Oui, oui, depuis le temps des grandes traîtres orientales, transatlantiques, sans nous installer dans une anthologie de la victime, puisque l'histoire africaine est bien antérieure, elle a eu ses soubresauts, ses adresses, ses ubacs, ses grands élans, mais la dernière parenthèse historique de quelques siècles, le continent est quand même le terrain de jeu d'un extractivisme de ses ressources naturelles, minières, humaines, de sa vitalité et il a du mal à retrouver un équilibre dans sa relation avec le reste du monde.

5:12
Présentateur

Mais alors, vous pensez des utopies concrètes, des utopies en acte, mais quand on regarde le présent aujourd'hui, le présent de votre pays, par exemple le Sénégal, il y a une situation politique extrêmement confuse avec un Premier ministre qui a été limogé par le Président Fay, avec une mobilisation de la jeunesse, une difficulté pour le Sénégal à retrouver la voie de la démocratie où il avait été pionnier sur le continent avec Léopold Sédar Senghor. Qu'est-ce qui se passe au Sénégal aujourd'hui ? Comment analysez-vous la confusion politique et le retour du religieux dans un pays qui pourtant avait une tradition de modération, une tradition de sécularisme ?

5:52
Invité

Je pense que c'est les soubresauts de la vie sociale et de la vie politique de toutes les nations. On a eu trois ans de difficultés. On s'en est sortis, je trouve, de manière admirable. Mais le changement profond met du temps à advenir. Et je pense que c'est l'épélicité de la vie politique. On a eu un duo qu'on souhaitait être en tandem et qui a montré ce sens.

6:13
Présentateur

Celui du Premier ministre, Sonko et du Président, Faye.

6:17
Invité

On a souhaité, on a espéré qu'il devienne un tandem et qu'ils inaugurent une forme inédite de gouvernance. Mais on s'est rendu compte que les logiques institutionnelles du pouvoir ont pris le pas et ça, c'est une réalité. Et pour moi, ce que ça m'inspire, c'est la nécessité de repenser les formes institutionnelles dans nos espaces et de les réinventer.

6:31
Invité politique

Voilà, c'est ça qui est intéressant. Parce que Ousmane Sonko, il faut expliquer qu'il était très populaire et que c'est notamment grâce à lui et grâce à sa popularité que Basirou Diomaïfaye est arrivé au pouvoir, qu'aujourd'hui, c'est quand même le parti d'Ousmane Sonko qui domine l'Assemblée nationale sénégalaise.
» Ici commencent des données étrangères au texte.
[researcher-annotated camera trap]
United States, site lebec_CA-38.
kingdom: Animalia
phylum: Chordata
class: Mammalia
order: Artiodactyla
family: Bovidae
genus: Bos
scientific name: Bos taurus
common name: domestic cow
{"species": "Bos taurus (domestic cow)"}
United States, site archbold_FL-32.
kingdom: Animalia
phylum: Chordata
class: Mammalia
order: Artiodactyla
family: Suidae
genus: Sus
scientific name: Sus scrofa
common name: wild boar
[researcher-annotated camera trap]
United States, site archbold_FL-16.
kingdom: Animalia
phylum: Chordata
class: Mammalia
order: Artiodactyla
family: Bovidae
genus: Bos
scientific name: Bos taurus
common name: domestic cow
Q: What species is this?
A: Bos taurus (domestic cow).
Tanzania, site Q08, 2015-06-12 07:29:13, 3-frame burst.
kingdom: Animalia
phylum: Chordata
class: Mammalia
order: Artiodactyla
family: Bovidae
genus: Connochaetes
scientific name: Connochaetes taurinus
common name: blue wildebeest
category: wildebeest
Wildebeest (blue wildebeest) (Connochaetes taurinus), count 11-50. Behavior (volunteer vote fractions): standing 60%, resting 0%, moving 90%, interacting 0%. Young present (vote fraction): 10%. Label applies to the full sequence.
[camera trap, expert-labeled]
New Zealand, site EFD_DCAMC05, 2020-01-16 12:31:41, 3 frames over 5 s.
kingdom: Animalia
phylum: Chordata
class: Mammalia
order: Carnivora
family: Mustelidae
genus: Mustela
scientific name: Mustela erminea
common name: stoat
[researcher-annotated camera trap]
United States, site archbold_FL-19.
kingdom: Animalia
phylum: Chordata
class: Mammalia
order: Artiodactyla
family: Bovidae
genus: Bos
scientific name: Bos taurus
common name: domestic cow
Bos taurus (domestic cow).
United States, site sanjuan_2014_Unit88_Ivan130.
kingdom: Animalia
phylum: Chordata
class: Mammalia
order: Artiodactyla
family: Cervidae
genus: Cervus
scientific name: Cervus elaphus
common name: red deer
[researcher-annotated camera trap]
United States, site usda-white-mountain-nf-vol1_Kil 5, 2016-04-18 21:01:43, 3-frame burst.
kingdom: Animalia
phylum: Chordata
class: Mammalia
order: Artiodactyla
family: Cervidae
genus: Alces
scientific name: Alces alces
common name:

Et vous dites, vous, c'est le signe qu'il faut questionner le modèle de la démocratie représentative. Il faut aller jusque-là ?

6:52
Invité

Non, en fait, lorsqu'on dit ça, on peut entendre que je suis contre la démocratie alors que c'est l'inverse. Je suis profondément pour la démocratie.

6:58
Invité politique

Mais vous la questionnez dans le livre.

6:59
Invité

Voilà, mais je pense que les formes institutionnelles qu'elles doivent prendre doivent être inventées et que les valeurs de la démocratie sont centrales. Le partage du pouvoir, l'équilibre, le partage du bien-être, la participation, mais que chaque histoire singulière doit penser quelle forme institutionnelle assure cela et ne pas être dans un copier-coller institutionnel qui vide la démocratie de son contenu véritable.

7:17
Invité politique

Vous parlez de la palabre, notamment, qui pourrait être une forme de politique.

7:22
Invité

Oui, en fait, on oublie que les nations africaines ont une culture institutionnelle ancienne, plurielle, diverse, et qu'il y a un répertoire pour aller chercher des formes qui assurent des valeurs que nous croyons démocratiques, mais qui sont inscrites dans les imaginaires des communautés. Et je pense que les formes de politique ne sont jamais figées et qu'à chaque époque, il faut les remettre en chantier et se poser la question de leur efficacité et de leur productivité. Et je pense qu'on peut produire quelque chose qui améliore la démocratie, qui résout les vulnérabilités du fait démocratique.

7:51
Présentateur

Parce que c'est ça qui est passionnant. Vous nous ouvrez les yeux sur un phénomène qu'on n'imagine pas forcément, c'est-à-dire que la décolonisation, ça ne veut pas dire se libérer de toutes les formes de domination et héritées de la colonisation. C'est par exemple imposer le droit ou importer le droit de l'ancien colon, imposer ses formes institutionnelles, oublier ses traditions. C'est ce qui se passe aujourd'hui au Sénégal ?

8:15
Invité

C'est ce qui s'est passé depuis 50-60 ans. En fait, lorsque le colon est parti, il a laissé ses formes institutionnelles, il a laissé sa langue, il a laissé ses savoirs, il a laissé ses formes économiques, il a laissé des matrices qui, en serre, détermine la marche des sociétés. Et il a réduit la possibilité de la créativité de formes de vie autres. Et beaucoup de nations ont passé leur temps à vouloir s'insérer dans des formes qui, des fois, ne leur convenaient pas, avec l'idée qu'elles étaient en retard.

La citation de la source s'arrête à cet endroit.